Creutzfeldt-Jacob disease is more widespread than kuru and in the UK has an incidence of 1 per 2 000 000 inhabitants. Accidental transmission by injection of contaminated pituitary extracts, corneal grafting and implantation of contaminated electrodes has occurred but oral transmission has not been described.

Much attention has been focused on these conditions since the emergence of bovine spongiform encephalopathy (BSE) in cattle in Britain in 1985/6. The illness is thought to result from the scrapie agent crossing the species barrier and being transmitted to cattle by scrapie-infected sheep protein fed to cattle.

Its emergence at this time has been linked with changes in the commercial rendering processes used in the production of animal proteins such as reduced processing temperatures and abandonment of the use of solvents to extract tallow.

Control measures introduced in the UK include prohibition of the sale of bovine offal from animals more than six months old and banning the feeding of ruminant-derived protein to ruminants.

The concern is that if the agent can cross the species barrier and be acquired through food, it could do so again – infecting humans. However the consensus of expert opinion is that this is highly unlikely. There is no evidence linking human occupational exposure to potentially scrapie-infected tissues with degenerative encephalopathy, and sheep and sheep products have been eaten for longer than scrapie has been known without any evidence of it causing a similar human illness.

The evidence available suggests that these illnesses are intoxications rather than infections.
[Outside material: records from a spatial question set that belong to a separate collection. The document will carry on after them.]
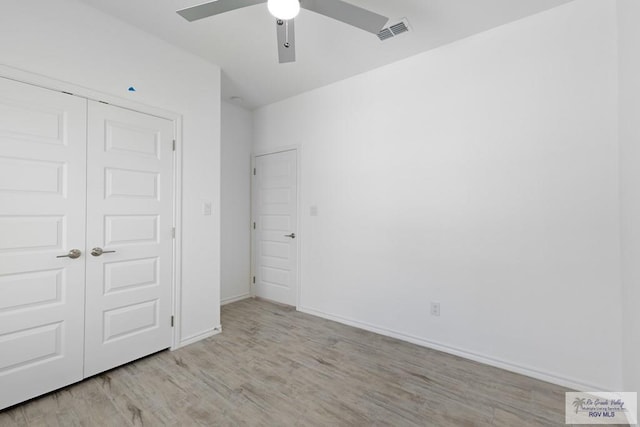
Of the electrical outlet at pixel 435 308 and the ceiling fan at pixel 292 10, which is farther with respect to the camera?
the electrical outlet at pixel 435 308

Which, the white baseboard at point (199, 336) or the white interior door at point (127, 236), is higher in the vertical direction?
the white interior door at point (127, 236)

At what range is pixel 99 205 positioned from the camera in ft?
7.27

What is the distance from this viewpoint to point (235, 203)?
4.14m

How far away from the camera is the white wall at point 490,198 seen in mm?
2016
The prion contains a protein PrPSc which is also a major component of the plaques formed in the brains of affected individuals. PrPSc is a modified version of the protein PrPc found normally on the outer surface of neurons.

It is thought that prion PrPSc finds its way to the neuron surface where its interaction with PrPC leads to production of further PrPSc. This initiates a chain reaction, the accumulation of PrPSc, plaque formation, and the onset of neurological symptoms.